═════ DOCUMENT SECTION

It was the best of shows, it was the worst of shows, but for the main Luther was a riot - an irresistible pleasure and that was down in no small part to Mad “she’s crazy” Alice played with manic glee by Ruth Wilson. The oddball Hannibal and Clarice relationship she had with John Luther was preposterous, funny and touching and Wilson will never have a better role. Endless Monkfish clichés and moody cop poses couldn’t rustify her love. She knew he was nitroglycerin but she wasnae listening.

Skankiest bangs on TV: Alessandra Torresani

Although Caprica went a little bit shite and couldn’t really complain about its cancellation its star Alessandra Torresani forged a role as a skanky banged, Queen of Slut Town with a series of eye-popping photo shoots and outfits that made her look a proper floozy cooze. No complaints were heard Casa Aerial.

TV pie of the year: Krysten Ritter as Lily Champagne in Gravity, Starz

Torresani may have had the skank but Krysten Ritter had the beauty and the bangs. As suicidal fuckhead Lily Champagne she foxed her way through Starz’s impressive but doomed Gravity with the easy grace you expect from a former boneypie model.

Best writer not called Aerial Telly: Shawn Ryan

When you’ve made the illest cop show in history you could be forgiven for resting on your laurels. But that’s just not how The Shield creator Shawn Ryan rolls. Coming back harder than ever with the magnificent Terriers on FX, Ryan proved once again he is one of the biggest and most slept-on talents in the industry. 2011’s The Chicago Code seems likely to keep his streak going. Beast.

══════════
═════ COLLECTED MATERIAL

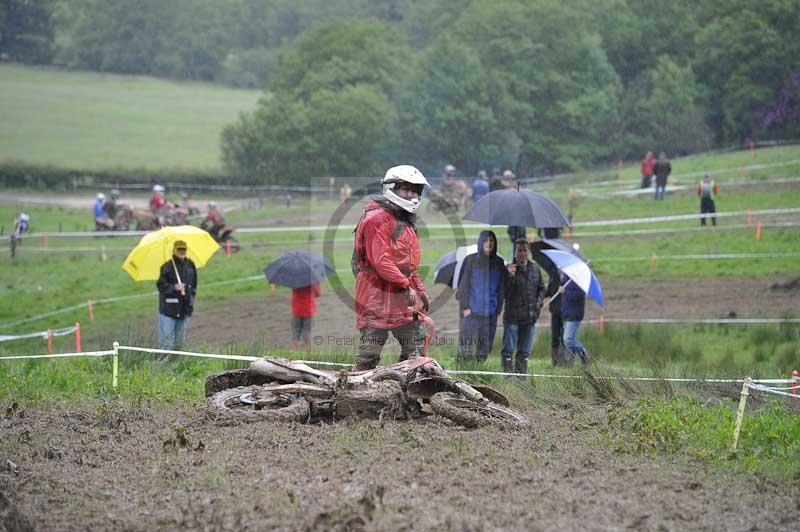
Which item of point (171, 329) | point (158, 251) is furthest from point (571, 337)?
point (158, 251)

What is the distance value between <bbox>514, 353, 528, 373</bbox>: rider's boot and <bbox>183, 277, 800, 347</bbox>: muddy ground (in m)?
4.29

══════════

◆ **WORK TO BE COMPLETED**:
List every TV series the TV awards piece mentions by title.

◆ **THE REPLY**:
Luther, Caprica, Gravity, The Shield, Terriers, The Chicago Code